25. Mais il leur dit : S'il est pécheur, je ne sais ; je sais une seule chose, c'est
que j'étais aveugle, et qu'à présent je vois.
26. Ils lui répliquèrent
donc : Que t'a-t-il fait ? Comment t'a-t-il
ouvert les yeux ?
27. Il leur répondit : Je vous l'ai déjà dit, et vous l'avez entendu, pourquoi
voulez-vous l'entendre encore ? Est-ce que, vous aussi, vous voulez devenir
ses disciples ?
Il n'y a pas de danger ! Ils connaissent trop bien son
dossier pour cela, quoique Ménahem ait brûlé tous les registres du sanhédrin
en 819[6]. Ils savent bien
qu'ils ont payé sa prophétie de leur ruine. Pécheur, s'ils y tiennent
absolument, en tout cas prophète de la divinité des Juifs, voilà sur le
christ l'opinion d'un de ses disciples au second siècle.

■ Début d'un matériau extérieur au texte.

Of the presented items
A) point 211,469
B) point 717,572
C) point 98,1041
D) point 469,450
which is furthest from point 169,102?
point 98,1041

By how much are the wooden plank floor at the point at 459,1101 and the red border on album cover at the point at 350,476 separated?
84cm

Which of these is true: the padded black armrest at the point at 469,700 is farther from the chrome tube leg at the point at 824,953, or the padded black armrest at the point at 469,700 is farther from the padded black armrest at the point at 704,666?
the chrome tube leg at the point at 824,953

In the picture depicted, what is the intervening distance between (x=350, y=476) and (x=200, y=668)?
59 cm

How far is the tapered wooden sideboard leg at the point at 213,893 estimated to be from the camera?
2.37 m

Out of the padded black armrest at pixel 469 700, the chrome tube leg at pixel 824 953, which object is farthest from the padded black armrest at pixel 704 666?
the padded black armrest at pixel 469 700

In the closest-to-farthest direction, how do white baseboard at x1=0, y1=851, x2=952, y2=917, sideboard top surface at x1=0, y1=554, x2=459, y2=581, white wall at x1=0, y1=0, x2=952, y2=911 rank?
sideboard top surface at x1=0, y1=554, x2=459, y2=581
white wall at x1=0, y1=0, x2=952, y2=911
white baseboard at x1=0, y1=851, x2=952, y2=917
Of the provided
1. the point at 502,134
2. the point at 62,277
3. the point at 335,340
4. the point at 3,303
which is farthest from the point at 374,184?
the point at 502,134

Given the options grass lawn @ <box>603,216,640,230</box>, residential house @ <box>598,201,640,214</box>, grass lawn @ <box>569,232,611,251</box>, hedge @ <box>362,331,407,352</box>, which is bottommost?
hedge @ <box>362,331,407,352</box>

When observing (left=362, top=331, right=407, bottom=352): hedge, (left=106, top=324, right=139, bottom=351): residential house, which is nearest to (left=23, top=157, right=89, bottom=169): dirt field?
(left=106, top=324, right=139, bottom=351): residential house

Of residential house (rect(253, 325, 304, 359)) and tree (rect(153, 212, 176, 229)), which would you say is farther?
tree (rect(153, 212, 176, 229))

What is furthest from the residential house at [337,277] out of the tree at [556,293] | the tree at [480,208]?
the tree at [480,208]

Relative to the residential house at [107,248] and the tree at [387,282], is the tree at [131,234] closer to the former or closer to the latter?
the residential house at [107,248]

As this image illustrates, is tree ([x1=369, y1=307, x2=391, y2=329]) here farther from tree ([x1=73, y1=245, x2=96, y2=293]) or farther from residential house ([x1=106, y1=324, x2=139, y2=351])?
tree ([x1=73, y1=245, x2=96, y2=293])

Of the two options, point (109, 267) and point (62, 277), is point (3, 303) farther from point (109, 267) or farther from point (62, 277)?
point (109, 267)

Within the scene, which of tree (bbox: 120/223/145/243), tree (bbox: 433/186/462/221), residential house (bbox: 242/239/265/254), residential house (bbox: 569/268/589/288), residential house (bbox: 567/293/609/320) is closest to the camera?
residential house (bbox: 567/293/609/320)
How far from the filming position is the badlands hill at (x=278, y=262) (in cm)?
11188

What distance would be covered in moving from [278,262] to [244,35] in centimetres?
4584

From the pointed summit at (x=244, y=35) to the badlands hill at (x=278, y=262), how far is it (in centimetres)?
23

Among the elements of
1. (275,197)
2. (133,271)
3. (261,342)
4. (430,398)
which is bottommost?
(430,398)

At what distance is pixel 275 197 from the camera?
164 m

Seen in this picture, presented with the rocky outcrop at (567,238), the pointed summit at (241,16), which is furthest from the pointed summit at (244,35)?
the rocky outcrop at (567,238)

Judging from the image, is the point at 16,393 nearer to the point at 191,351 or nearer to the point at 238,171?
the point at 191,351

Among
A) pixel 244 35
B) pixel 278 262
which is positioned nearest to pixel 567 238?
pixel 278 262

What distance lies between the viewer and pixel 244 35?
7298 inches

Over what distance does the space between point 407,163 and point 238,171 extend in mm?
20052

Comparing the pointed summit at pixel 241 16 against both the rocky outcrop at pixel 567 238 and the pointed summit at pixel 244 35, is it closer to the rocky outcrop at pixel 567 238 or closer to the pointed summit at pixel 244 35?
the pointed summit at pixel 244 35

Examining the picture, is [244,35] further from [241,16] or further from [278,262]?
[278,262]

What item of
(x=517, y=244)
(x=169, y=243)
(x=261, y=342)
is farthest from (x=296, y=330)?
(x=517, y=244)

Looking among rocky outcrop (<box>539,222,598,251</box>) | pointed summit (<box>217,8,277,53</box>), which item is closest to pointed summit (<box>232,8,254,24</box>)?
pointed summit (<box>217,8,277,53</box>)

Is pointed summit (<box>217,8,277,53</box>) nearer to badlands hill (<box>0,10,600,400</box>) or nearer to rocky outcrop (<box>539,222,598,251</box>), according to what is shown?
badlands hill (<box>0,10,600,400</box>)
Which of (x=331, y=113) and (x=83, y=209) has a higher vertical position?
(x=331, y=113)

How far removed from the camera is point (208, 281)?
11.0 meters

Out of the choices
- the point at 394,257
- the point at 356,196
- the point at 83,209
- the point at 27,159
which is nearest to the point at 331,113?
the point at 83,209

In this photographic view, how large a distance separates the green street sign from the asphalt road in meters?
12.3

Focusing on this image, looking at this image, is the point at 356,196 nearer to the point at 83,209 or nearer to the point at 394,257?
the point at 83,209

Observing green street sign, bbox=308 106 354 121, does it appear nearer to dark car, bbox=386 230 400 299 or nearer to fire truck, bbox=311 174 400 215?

L'Evangéliste équivoque sur le mot sabbat comme il a
équivoque sur les deux noms de Bar-Jehoudda : Joannès et Jésus. Le
christ ayant été condamné eu une année sabbatique et pour avoir prêché
l'Année de grâce par les moyens que l'on sait, on veut faire croire que c'est
pour avoir violé à plusieurs reprises le sabbat qu'il fut traité en pécheur
par les Juifs. Mais comme il est qualifié de scélérat par des païens à qui la
violation de la loi juive n'importe guère, c'est qu'il y eut des motifs de
condamnation étrangers à ceux qu'on invoque dans ce sèmeion apologétique.
Toutes ces niaiseries, c'est un roulement de toph[7] pour l'invention
du baptiseur. Qu'importe maintenant que l'inventeur ait été condamné pour
crimes publics ? Il faut sauver le baptême ! Et voilà pourquoi Cérinthe
raconte aux dupes que c'est pour avoir péché contre le sabbat (encore était-ce pour le bien d'un particulier)
que le Baptiseur a été puni de mort par ses contemporains. On n'avoue pas une
seule des causes pour lesquelles il a été condamné et que les Synoptisés,
notamment Luc, laissent transpirer dans leur version. Voyez quels monstres
étaient ceux qui ont fait mourir un homme si bienfaisant qu'il manquait à la Loi écrite pour donner ses
soins au paralytique et à l'aveugle !
MALÉDICTION DU RABBI ET DE SON DISCIPLE PAR LES JUIFS.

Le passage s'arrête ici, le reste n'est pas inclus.